Даже в высших эшелонах советской власти дела тормозились бесконечными совещаниями людей, опыт, знания и чувство ответственности которых зачастую не соответствовали занятому ими высокому государственному положению. Многие из членов партии плохо представляли себе, как воплотить в жизнь прекрасные идеи о счастливом коммунистическом обществе. Занимаясь с юности лишь антиправительственной пропагандистской деятельностью, они воспринимали государство лишь как извечного врага, которого следует уничтожить. Некоторые из них, пробыв годы в эмиграции среди социал-демократов Западной Европы, приучились воспринимать политическую деятельность как оппозиционную и не были готовы к ответственной государственной работе. К тому же они переняли пренебрежительное отношение к России, распространенное в западноевропейской социал-демократии, а потому считали, что Россия не способна возглавить движение человечества к социализму и рассматривали свою деятельность во главе России лишь как пропагандистов новой жизни для остальной Европы. Так, в первые месяцы своей работы во главе Наркомата иностранных дел Троцкий заявил: «Какая такая у нас будет дипломатическая работа? Вот издам несколько революционных прокламаций к народам и закрою лавочку».
[Митинговая стихия, захлестнувшая страну после Февральской революции, не успокоилась после Октябрьской революции. Решения принимались на митингах, собраниях и съездах, в ходе долгих и часто бестолковых прений. Попытки сдержать поток митинговых слов и перейти к решительным действиям нередко срывались обвинениями в «возрождении царских методов» правления. Говоруны, бузотеры, а то и малограмотные люди нередко вставали во главе новых органов советской власти. Выборочное анкетирование членов партии в 1920 году показало, что лишь 5 % имело высшее образование, 8 % – среднее, 3 % были неграмотными, а остальные имели «низшее, домашнее, тюремное образование». Горячий сторонник большевиков Джон Рид едва не был расстрелян красногвардейцами просто потому, что те не могли прочесть выданный ему мандат.
Лозунги советской власти о социализме причудливым образом преобразовывались в сознании многих неграмотных и малограмотных людей. Генерал А.И. Деникин, бежавший из-под заключения под арест после корниловского мятежа и пробиравшийся в конце 1917 года тайком на юг России в переполненных вагонах, стал невольным слушателем «путаной, обильно снабженной мудреными словами… речи» какого-то «полуинтеллигента в солдатской шинели», из которой «можно было понять, что "народное добро" будет возвращено за "справедливый выкуп", понимаемый в том смысле, что казна должна выплачивать крестьянам и рабочим чуть ли не за сто прошлых лет их… убытки за счет буржуйского состояния и банков. И каждому слову его верили».

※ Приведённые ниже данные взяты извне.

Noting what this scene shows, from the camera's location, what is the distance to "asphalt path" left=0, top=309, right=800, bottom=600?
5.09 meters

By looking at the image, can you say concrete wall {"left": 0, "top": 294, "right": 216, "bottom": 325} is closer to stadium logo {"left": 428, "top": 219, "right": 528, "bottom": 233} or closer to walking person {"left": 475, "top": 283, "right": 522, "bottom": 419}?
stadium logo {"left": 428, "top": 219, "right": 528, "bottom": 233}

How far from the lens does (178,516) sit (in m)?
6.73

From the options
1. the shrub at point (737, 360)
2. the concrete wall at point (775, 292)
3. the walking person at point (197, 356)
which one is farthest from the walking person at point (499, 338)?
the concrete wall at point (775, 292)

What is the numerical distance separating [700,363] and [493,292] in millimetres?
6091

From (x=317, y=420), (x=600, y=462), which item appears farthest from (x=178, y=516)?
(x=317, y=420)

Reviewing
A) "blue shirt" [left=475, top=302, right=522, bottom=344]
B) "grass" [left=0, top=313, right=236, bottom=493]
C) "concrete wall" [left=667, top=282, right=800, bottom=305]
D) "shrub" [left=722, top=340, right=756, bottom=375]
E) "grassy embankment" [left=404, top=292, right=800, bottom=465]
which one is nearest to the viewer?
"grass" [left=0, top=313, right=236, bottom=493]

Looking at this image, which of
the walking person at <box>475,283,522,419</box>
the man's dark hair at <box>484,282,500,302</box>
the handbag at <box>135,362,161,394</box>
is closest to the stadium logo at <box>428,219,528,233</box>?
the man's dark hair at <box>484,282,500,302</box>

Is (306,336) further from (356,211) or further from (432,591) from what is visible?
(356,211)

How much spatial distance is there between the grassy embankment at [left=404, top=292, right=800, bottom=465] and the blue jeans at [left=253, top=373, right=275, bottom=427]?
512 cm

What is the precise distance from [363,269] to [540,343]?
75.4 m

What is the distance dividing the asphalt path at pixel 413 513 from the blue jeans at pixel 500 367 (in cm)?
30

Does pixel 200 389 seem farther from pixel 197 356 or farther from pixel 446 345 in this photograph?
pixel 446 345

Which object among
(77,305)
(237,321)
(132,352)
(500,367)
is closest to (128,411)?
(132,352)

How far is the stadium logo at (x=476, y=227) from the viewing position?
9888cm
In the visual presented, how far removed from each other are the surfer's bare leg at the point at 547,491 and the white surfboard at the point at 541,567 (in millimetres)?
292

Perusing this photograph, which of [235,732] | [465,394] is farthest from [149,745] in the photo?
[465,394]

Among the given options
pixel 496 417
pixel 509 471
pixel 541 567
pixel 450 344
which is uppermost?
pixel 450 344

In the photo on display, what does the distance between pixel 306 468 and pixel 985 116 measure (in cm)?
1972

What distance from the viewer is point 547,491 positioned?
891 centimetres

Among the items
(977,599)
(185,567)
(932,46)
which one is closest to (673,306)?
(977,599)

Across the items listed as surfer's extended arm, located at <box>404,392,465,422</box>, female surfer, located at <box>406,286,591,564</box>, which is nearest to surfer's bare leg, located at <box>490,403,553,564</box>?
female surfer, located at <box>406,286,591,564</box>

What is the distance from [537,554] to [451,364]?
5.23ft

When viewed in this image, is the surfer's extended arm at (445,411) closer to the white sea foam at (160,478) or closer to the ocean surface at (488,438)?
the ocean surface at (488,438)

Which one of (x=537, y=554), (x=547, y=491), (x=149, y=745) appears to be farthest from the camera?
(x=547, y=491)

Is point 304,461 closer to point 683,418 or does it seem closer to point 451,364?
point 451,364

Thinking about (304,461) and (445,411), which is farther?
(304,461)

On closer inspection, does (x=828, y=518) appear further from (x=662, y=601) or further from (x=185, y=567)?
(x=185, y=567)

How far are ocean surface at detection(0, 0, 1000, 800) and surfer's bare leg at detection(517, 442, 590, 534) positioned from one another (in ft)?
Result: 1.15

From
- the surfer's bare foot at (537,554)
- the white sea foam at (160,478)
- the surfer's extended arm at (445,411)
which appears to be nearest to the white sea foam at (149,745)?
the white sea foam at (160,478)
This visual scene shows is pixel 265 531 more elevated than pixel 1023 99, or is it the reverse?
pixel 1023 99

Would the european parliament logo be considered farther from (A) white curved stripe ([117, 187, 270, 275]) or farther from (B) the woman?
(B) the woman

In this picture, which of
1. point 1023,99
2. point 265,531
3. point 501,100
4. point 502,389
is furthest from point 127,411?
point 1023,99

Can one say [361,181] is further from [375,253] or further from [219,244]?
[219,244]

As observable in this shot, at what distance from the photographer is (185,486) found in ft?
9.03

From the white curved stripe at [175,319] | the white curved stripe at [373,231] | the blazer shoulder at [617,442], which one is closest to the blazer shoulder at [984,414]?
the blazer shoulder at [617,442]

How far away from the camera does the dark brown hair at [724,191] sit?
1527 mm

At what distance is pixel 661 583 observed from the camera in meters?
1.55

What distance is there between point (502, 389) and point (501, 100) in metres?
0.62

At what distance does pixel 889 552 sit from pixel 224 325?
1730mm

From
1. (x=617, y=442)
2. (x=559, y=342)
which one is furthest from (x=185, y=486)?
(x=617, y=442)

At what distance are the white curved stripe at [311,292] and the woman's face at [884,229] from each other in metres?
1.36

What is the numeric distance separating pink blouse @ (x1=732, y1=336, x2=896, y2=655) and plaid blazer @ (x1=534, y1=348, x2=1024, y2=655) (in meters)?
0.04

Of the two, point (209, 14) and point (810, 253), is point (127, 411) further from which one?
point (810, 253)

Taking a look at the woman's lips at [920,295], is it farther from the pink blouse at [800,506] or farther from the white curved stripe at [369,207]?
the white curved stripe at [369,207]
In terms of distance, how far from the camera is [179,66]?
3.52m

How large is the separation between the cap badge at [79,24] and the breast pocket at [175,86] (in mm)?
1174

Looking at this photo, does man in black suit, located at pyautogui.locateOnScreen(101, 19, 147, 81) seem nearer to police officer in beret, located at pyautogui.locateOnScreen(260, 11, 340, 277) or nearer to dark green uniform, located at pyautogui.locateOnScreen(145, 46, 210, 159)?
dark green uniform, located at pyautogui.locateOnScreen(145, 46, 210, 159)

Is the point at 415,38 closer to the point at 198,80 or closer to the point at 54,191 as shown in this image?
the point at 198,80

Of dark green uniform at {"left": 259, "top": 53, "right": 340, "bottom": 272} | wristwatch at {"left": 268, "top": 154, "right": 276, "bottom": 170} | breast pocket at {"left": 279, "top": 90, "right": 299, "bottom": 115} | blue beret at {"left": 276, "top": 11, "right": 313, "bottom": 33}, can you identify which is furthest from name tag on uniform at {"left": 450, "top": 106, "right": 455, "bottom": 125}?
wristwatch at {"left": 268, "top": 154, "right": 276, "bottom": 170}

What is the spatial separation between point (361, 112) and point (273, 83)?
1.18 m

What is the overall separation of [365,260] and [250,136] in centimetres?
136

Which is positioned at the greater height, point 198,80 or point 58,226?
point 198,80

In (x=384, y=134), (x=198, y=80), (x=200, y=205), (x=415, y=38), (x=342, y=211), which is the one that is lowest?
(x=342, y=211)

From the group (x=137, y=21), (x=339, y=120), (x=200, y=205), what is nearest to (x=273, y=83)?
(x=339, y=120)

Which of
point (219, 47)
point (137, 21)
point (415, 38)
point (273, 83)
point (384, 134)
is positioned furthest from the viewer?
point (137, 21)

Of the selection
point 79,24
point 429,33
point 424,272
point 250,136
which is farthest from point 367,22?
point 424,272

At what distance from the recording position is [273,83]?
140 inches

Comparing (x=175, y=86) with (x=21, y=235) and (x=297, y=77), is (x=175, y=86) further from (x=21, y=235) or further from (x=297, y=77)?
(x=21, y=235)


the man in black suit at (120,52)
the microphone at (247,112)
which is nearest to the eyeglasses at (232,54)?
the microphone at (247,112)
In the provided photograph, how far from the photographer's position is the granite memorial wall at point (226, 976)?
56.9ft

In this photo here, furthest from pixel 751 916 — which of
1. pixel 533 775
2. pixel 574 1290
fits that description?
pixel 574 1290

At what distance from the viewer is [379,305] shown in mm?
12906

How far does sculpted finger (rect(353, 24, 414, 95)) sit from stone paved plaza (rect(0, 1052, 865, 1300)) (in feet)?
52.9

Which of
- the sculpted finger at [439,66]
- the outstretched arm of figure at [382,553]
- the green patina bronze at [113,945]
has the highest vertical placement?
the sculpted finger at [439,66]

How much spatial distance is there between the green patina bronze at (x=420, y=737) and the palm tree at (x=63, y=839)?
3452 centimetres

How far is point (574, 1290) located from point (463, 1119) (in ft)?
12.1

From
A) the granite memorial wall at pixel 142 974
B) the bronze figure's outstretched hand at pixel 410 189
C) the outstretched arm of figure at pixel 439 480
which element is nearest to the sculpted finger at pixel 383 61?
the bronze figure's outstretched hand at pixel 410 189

Эти россказни о скорой безбедной и беззаботной жизни в то же время соединялись с призывами к мести и разрушению. По словам Деникина, проповедник утопии завершал свои речи словами: «Братие! Оставим все наши споры и раздоры. Сольемся воедино. Возьмем топоры да вилы и, осеня себя крестным знамением, пойдем вспарывать животы буржуям. Аминь». В этих призывах к массовой резне, изложенных в псевдорелигиозной форме, чудовищным образом преломлялись идеи классовой борьбы.
Призывы к «раскрепощению» народа вызвали многочисленные проявления жестокого народного самосуда. Слова А.С. Пушкина о народном бунте из «Капитанской дочки» вновь стали актуальными. Во время своего путешествия инкогнито по России Деникин постоянно ощущал «разлитую повсюду безбрежную ненависть – и к людям, и к идеям… В этом чувстве слышалось непосредственное веками накопившееся озлобление, ожесточение тремя годами войны и воспринятая через революционных вождей истерия. Ненависть с одинаковой последовательностью и безотчетным чувством рушила государственные устои, выбрасывала в окно вагона «буржуя», разбивала череп начальнику станции и рвала в клочья бархатную обшивку вагонных скамеек».
В этих условиях значительная часть российского общества, не принадлежавшая к трудящимся классам, быстро разочаровывалась в большевиках. Однако оппозиция к большевикам не ограничивалась состоятельными городскими слоями общества. Недоверие к большевикам значительной части крестьянства, которая с начала Февральской революции поддержала эсеров, не исчезло даже после декрета о земле. Явная неспособность большевиков навести порядок в первые дни после прихода к власти не усиливала к ним симпатии на селе. Разочаровывались в большевиках и некоторые рабочие, страдавшие от голода, безработицы, общего хаоса.